The study is based on two contributors and explicitly notes limited diversity, since the final participant group consisted only of men despite an initial aim for broader inclusion. The authors also state that they did not conduct a formal evaluation of artefact impact because that would require clinical expertise beyond their capacities.

Deployment limits

The artefacts are bespoke and intentionally not scalable interventions. They were shaped around each contributor’s specific personal context, so the outcomes themselves cannot be generalized directly and have not been validated through broader deployment or clinical assessment.

Boundary conditions

The contribution applies primarily to small-scale, trauma-informed co-design for post-cancer sexuality, especially with colorectal cancer survivors in sensitive, stigmatized contexts.

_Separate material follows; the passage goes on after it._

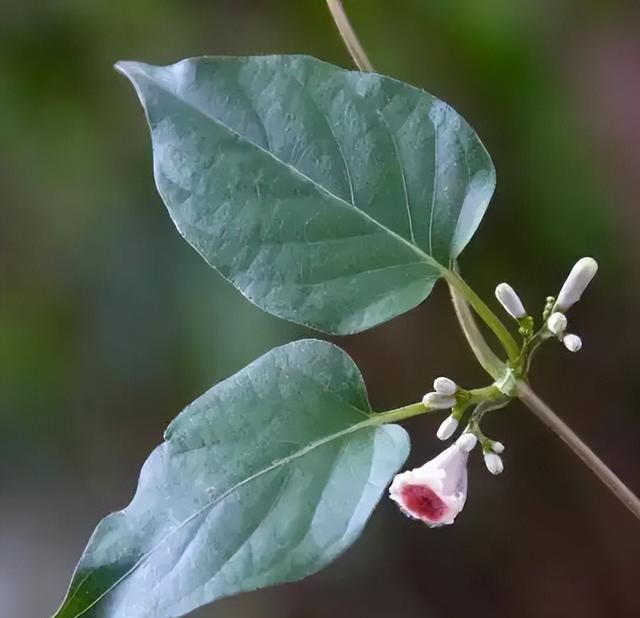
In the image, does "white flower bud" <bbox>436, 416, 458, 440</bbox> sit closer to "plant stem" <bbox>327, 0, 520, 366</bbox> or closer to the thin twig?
"plant stem" <bbox>327, 0, 520, 366</bbox>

Its strongest transferable claim is methodological: how bespoke, relational design can surface lived experience in intimate health, rather than that the specific artefacts will generalize across populations or settings.

Position in field

The paper extends HCI intimate health and participatory design by bringing crip theory and bespoke assistive technology principles into post-cancer sexuality. It pushes against biomedical and commercialization-oriented assumptions, positioning bespoke intimate health technologies as legitimate sites of care, knowledge production, and methodological innovation.